Update Nov 20: The user reports that both problem disappeared, probably fixed together.

LCMAPS-plugins-c-pep in glexec fails at RH6 based WNs

Details GGUS #88520

Due to replacement of OpenSSL with NSS in the RH6 based distributions, LCMAPS-plugins-c-pep invoked from glexec fails on talking to Argus PEP via curl.

This is a known issue, as mentioned in EMI glexec release notes however, the workaround is not described in a usable way there.

Once we make sure we understand it properly and that the fix works, it will be documented properly at UMD pages and passed to the developers to

  1. fix the documentation
  2. try to deploy the workaround automatically when NSS-poisoned system is detected

UPDATE Nov 19th: the fix is now well explained in the known issues section and it will be included in a future yaim update

WMS does not work with ARC CE 2.0.1

Details GGUS #88630, further info Condor ticket #3062

The format of jobid changed in in the ARC CE release 12. This is not recognised by Condor prior to version 7.8.3. However, current EMI-1 WMS uses Condor 7.8.0. This breaks submission from WMS to ARC CE.

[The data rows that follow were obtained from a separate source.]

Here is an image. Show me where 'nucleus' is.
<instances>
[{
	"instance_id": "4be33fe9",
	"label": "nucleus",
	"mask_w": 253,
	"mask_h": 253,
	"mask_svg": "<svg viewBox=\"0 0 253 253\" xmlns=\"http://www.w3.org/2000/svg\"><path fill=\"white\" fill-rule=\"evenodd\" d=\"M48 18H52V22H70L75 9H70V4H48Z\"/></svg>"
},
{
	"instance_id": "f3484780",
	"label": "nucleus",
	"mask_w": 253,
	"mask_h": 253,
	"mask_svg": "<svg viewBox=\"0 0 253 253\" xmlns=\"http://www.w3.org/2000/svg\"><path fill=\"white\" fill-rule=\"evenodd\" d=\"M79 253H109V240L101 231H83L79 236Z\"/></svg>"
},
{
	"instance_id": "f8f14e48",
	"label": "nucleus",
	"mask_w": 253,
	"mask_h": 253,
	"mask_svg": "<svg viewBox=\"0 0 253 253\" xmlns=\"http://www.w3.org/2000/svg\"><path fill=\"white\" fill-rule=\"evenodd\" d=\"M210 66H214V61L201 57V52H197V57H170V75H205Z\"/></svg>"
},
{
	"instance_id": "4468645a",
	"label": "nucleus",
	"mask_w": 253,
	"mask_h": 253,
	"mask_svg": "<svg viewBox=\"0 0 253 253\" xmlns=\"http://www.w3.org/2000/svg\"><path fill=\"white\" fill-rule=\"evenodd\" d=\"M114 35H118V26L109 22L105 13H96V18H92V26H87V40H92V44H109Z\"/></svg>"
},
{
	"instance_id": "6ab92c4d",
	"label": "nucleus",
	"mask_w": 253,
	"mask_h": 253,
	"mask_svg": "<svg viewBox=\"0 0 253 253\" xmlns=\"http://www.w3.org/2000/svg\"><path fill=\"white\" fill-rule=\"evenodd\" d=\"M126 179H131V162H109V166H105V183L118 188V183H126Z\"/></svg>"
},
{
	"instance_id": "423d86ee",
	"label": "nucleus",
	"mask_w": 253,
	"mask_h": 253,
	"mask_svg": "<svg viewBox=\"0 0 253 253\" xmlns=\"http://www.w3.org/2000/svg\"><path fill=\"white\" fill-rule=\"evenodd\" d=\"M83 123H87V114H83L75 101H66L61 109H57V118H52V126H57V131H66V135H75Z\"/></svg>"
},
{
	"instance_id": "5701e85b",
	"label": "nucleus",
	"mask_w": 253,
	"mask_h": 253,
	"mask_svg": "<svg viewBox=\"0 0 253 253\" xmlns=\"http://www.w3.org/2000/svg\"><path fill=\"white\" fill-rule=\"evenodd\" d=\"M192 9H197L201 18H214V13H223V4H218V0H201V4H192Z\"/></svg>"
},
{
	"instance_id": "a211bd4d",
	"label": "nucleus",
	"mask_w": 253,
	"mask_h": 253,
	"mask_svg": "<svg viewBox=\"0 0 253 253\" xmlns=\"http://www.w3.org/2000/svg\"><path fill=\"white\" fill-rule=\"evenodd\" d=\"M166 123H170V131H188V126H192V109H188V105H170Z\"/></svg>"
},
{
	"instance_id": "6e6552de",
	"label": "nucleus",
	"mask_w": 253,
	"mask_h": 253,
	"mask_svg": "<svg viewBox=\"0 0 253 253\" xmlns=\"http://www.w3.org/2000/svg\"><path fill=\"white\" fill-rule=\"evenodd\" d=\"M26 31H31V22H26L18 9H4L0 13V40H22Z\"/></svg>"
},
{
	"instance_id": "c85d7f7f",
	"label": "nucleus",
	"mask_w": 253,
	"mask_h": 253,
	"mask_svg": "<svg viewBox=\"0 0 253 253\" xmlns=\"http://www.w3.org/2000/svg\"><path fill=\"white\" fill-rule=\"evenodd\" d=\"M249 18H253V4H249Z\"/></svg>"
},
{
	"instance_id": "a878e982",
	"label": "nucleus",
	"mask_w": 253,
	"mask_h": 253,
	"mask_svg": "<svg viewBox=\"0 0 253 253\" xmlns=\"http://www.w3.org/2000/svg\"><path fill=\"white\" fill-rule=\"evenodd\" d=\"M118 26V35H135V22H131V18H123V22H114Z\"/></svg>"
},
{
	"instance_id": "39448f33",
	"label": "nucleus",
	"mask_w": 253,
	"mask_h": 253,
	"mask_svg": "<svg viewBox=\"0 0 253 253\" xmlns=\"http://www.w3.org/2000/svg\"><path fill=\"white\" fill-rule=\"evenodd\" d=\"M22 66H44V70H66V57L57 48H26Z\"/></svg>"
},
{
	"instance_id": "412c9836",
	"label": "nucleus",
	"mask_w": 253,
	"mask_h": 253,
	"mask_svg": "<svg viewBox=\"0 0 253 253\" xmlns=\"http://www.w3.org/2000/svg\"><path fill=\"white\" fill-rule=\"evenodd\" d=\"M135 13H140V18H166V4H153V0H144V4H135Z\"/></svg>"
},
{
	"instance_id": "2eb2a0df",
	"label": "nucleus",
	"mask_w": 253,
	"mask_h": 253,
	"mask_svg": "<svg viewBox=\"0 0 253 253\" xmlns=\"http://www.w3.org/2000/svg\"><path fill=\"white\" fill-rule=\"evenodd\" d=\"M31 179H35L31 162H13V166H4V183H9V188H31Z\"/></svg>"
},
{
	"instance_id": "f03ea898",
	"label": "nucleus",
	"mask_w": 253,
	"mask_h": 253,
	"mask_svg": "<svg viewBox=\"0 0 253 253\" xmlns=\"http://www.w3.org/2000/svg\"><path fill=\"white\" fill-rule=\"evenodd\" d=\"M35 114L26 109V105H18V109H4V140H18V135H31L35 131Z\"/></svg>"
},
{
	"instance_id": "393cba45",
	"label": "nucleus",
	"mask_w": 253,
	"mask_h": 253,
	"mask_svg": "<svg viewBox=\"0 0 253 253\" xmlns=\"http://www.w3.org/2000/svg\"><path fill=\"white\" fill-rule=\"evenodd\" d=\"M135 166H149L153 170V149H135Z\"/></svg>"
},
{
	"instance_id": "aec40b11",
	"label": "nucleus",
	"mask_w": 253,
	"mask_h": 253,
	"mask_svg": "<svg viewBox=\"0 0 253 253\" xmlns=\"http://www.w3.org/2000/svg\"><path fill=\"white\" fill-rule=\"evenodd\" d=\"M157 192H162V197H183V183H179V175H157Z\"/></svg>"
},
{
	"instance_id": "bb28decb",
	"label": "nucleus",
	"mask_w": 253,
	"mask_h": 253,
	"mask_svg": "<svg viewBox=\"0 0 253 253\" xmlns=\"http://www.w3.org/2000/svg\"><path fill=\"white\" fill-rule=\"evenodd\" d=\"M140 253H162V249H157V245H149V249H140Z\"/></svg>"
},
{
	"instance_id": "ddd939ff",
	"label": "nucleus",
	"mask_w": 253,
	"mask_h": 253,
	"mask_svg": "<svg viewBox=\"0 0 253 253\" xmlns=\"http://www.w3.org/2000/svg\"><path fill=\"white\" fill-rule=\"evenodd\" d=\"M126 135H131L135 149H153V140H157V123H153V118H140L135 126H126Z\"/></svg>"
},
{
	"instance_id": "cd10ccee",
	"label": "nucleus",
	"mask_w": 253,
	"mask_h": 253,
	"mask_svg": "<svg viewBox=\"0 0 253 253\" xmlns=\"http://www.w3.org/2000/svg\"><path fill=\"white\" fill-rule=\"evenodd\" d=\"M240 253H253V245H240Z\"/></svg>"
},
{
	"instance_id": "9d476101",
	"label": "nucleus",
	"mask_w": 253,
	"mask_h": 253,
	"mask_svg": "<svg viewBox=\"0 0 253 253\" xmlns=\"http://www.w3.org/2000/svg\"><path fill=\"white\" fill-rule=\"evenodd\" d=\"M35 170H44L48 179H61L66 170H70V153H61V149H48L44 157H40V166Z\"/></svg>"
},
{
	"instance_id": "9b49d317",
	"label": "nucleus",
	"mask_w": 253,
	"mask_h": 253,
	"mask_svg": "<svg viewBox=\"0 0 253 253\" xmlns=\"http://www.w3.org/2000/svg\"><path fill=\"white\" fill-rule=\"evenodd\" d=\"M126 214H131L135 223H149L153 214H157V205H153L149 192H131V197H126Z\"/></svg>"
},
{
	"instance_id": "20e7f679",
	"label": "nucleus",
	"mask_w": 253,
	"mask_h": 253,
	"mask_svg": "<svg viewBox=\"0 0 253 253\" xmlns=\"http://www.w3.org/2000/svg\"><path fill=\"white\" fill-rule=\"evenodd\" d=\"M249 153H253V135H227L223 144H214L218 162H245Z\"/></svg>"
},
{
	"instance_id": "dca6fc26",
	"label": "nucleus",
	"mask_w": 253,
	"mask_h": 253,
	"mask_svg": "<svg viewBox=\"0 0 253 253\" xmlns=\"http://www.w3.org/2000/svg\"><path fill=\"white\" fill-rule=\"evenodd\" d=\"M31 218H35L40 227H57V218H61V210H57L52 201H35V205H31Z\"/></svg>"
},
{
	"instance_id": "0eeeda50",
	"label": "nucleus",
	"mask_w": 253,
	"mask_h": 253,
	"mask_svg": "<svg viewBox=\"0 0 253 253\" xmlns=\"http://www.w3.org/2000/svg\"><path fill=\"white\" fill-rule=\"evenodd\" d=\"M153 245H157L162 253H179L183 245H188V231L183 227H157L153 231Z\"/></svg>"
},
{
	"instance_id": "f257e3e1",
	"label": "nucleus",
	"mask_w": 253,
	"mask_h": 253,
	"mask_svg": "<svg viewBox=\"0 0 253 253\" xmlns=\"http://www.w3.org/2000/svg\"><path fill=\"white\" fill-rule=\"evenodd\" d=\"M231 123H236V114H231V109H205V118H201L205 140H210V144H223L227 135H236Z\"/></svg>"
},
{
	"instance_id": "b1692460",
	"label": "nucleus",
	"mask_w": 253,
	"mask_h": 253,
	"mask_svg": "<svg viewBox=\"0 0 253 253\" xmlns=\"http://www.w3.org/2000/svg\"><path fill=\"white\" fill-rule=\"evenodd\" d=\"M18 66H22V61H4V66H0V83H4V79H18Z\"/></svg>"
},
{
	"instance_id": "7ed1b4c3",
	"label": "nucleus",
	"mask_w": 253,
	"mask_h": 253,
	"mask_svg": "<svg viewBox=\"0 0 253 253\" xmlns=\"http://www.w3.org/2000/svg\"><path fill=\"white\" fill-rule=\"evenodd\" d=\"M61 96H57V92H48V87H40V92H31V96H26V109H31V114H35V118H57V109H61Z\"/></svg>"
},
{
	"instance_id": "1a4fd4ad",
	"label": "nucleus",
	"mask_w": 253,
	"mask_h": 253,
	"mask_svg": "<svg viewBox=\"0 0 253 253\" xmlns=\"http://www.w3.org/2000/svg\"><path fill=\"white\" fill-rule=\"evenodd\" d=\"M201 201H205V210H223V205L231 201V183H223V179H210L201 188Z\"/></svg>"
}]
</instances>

The problem hence affects CMS SAM tests as well as their production jobs.

Hence updates to ARC CE 12 should be done carefully before the Condor update is available from EMI.

UPDATE Nov 26th: on a test WMS it was installed Condor 7.8.6, and the submission to ARC seemed to work fine; since this WMS isn't available any more, further deeper tests should be performed, perhaps using the EMI-TESTBED infrastructure

3. AOB

3.1 UMD documentations

(Alessandro Usai)

3.2 Next meeting

2 weeks time would be Dec 17, the day before OMB.

  • We would need to skip to January 7th

4. Minutes

Available in the indico page: Minutes.